While the execution model for implementations is out of scope of this standard, there are a few aspects of lazy (or graph-based) execution as contrasted to eager execution that may have an impact on the prescribed semantics of individual APIs, and will therefore show up in the API specification.

One important difference is data-dependent or value-dependent behavior, as described in Data-dependent output shapes. Because such behavior is hard to implement, implementers may choose to omit such APIs from their library.

Another difference is when the Python language itself prescribes that a specific type must be returned. For those cases, it is not possible to return a lazy/delayed kind of object to avoid computing a value. This is the case for five dunder methods: __bool__, __int__, __float__, __complex__ and __index__. Each implementation has only two choices when one of these methods is called:

  1. Compute a value of the required type (a Python scalar of type bool, int, float or complex), or

  2. Raise an exception.

When an implementation is 100% lazy, for example when it serializes a computation graph, computing the value is not possible and hence such an implementation has no choice but to raise an exception. For a “mostly lazy” implementation, it may make sense to trigger execution instead - but it is not required to, both choices are valid.
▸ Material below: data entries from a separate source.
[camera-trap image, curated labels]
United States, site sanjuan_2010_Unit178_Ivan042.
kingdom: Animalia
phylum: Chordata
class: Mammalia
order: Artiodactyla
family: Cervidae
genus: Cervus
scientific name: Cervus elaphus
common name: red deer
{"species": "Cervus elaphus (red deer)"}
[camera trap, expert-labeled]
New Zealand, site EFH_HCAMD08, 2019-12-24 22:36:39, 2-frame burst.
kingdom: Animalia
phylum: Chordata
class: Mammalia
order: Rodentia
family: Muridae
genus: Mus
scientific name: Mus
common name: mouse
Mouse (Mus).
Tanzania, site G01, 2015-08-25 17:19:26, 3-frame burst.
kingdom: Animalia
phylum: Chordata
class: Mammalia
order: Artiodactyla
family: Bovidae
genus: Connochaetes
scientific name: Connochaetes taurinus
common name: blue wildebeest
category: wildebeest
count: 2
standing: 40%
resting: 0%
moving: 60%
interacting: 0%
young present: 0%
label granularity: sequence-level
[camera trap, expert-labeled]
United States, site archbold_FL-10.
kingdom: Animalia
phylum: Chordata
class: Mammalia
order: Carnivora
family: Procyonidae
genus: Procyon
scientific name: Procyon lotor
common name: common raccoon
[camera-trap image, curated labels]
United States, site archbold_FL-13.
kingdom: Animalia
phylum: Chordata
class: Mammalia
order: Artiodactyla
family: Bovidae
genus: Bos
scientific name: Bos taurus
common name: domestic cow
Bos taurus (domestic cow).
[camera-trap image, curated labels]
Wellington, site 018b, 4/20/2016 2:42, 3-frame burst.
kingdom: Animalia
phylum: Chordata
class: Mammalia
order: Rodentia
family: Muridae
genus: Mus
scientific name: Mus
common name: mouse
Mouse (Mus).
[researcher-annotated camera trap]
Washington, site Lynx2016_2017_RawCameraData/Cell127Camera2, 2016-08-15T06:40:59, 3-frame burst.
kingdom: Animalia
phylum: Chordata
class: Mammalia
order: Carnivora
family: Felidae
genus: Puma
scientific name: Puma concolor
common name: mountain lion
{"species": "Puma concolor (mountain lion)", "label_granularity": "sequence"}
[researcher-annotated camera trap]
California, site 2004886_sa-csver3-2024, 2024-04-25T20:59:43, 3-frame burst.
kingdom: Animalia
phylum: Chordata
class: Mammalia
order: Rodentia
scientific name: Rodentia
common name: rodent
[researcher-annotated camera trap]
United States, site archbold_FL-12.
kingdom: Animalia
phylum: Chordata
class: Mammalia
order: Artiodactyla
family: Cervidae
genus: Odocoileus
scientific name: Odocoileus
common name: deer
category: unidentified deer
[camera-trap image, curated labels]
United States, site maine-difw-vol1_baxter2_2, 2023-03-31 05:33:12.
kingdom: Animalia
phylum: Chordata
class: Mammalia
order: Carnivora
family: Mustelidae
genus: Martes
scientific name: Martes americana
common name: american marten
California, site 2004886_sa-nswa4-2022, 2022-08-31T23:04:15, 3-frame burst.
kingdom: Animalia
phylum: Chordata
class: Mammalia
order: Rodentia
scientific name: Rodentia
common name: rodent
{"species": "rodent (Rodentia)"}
A common code construct where this happens is conditional logic, e.g.:

vals = compute_something()
if all(vals):
    # The if-statement will make Python call the __bool__ method
    # on the result of `all(vals)`.
    do_something_else()

Note that the API does not contain control flow constructs, as of now, that would allow avoiding the implicit __bool__ call in the example above. The only control flow-like function is where, but there’s no function like cond to replace an if-statement.